TASK DESCRIPTION: Transcribe the commit message below word for word, starting with "For the warp-specialized" and going on through "an sm90a machine.".

-- SELECTED EXTRACT follows --

[Mlir-commits] [mlir] 13d6233 - [MLIR][NVGPU] Fix nvgpu_arrive syntax in matmulBuilder.py (#113713)

Fri Oct 25 22:45:54 PDT 2024

Author: Durgadoss R
Date: 2024-10-26T11:15:50+05:30
New Revision: 13d6233e77982f2a596922a79365373e1466a968

URL: https://github.com/llvm/llvm-project/commit/13d6233e77982f2a596922a79365373e1466a968
DIFF: https://github.com/llvm/llvm-project/commit/13d6233e77982f2a596922a79365373e1466a968.diff

LOG: [MLIR][NVGPU] Fix nvgpu_arrive syntax in matmulBuilder.py (#113713)

This patch updates the syntax for nvgpu_arrive Op
in matmulBuilder.py. This fixes the compilation
error for this test.

For the warp-specialized matmul_kernel implementation,
removing the WaitGroupSyncOp (after the mma-main-loop)
fixes the hang observed.

With these two fixes, the test compiles and
executes successfully on an sm90a machine.

-- SELECTED EXTRACT concluded --
-- INFORMATION SHOWN follows --

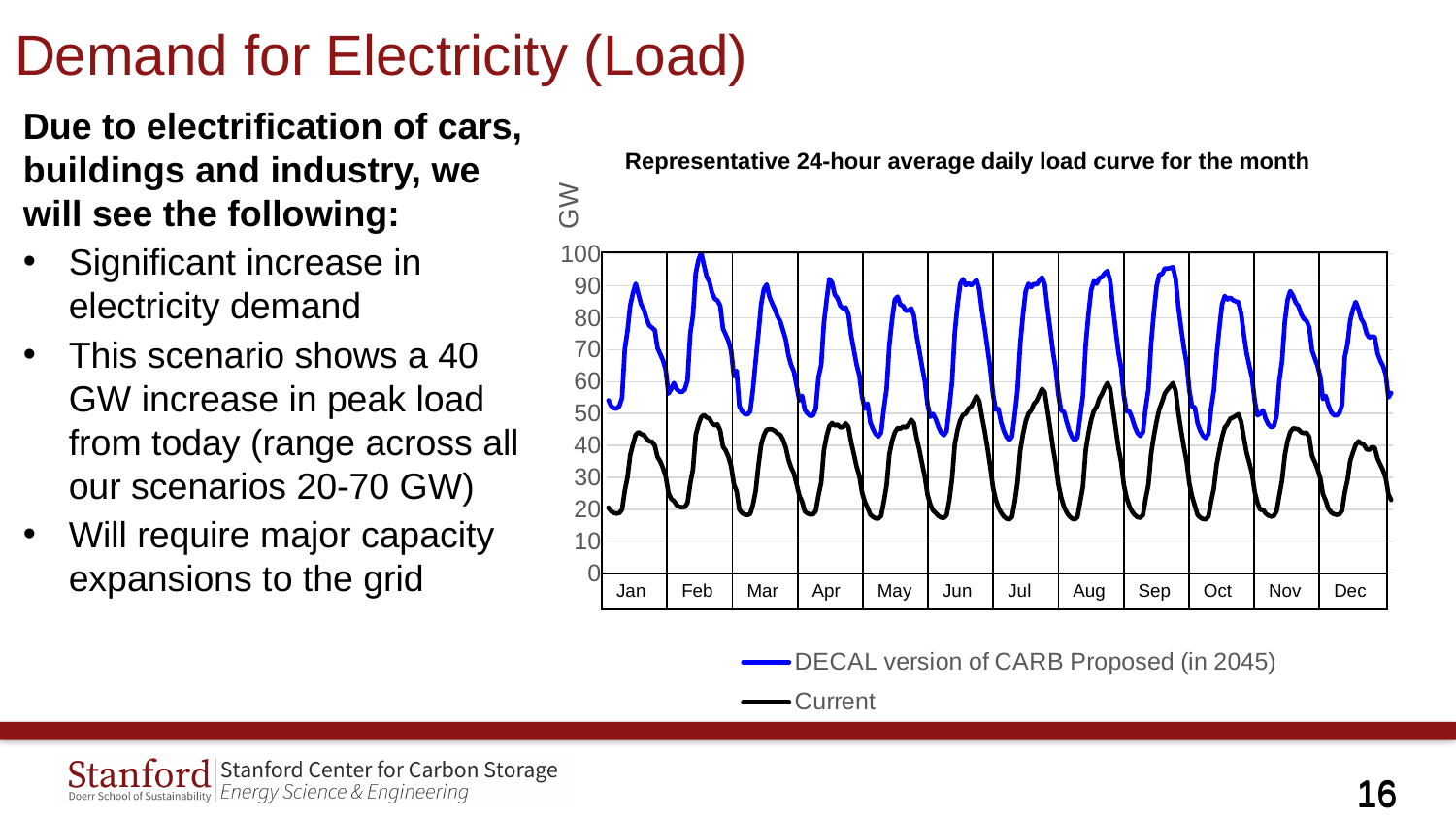
What is the title of the chart? Representative 24-hour average daily load curve for the month Is the peak value of the Current series in Jan greater or less than 50? less What unit is shown on the y axis of the chart? GW What kind of chart is shown on the slide? Line chart Is the lowest value of the DECAL version of CARB Proposed (in 2045) series in Jan greater or less than 40? greater Which series has higher values throughout the year, DECAL version of CARB Proposed (in 2045) or Current? DECAL version of CARB Proposed (in 2045) Is the lowest value of the Current series in Jul greater or less than 30? less How many months are shown along the x axis of the chart? 12 How many series does the chart's legend list? 2 In which month does the DECAL version of CARB Proposed (in 2045) series reach its highest peak? Feb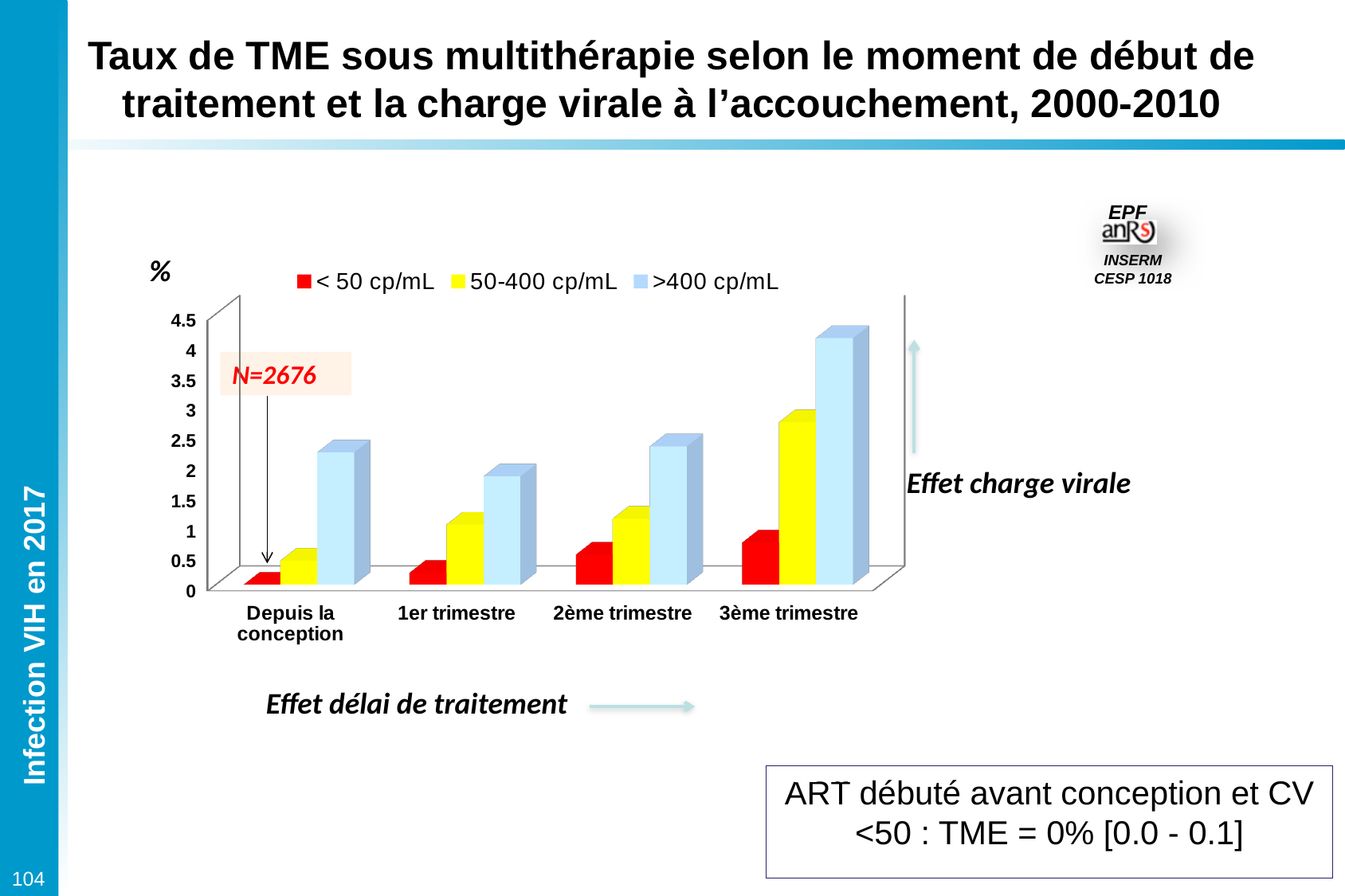
Which is larger for the >400 cp/mL series: 2ème trimestre or 3ème trimestre? 3ème trimestre Is the value for >400 cp/mL in the 3ème trimestre category greater or less than 3? greater Which category has the tallest bar for the >400 cp/mL series? 3ème trimestre Do the values for the < 50 cp/mL series rise or fall from Depuis la conception to 3ème trimestre? rise Is the value for 50-400 cp/mL in the 3ème trimestre category greater or less than 2? greater Which category has the lowest value for the < 50 cp/mL series? Depuis la conception How many series does the legend list? 3 Is the value for < 50 cp/mL in the Depuis la conception category greater or less than 0.5? less What kind of chart is shown on the slide? bar chart What sample size (N) is annotated on the chart? N=2676 How many treatment-start categories are shown on the x axis? 4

-- INFORMATION SHOWN concluded --

WRITTEN REPLY:
For the warp-specialized matmul_kernel implementation,
removing the WaitGroupSyncOp (after the mma-main-loop)
fixes the hang observed.

With these two fixes, the test compiles and
executes successfully on an sm90a machine.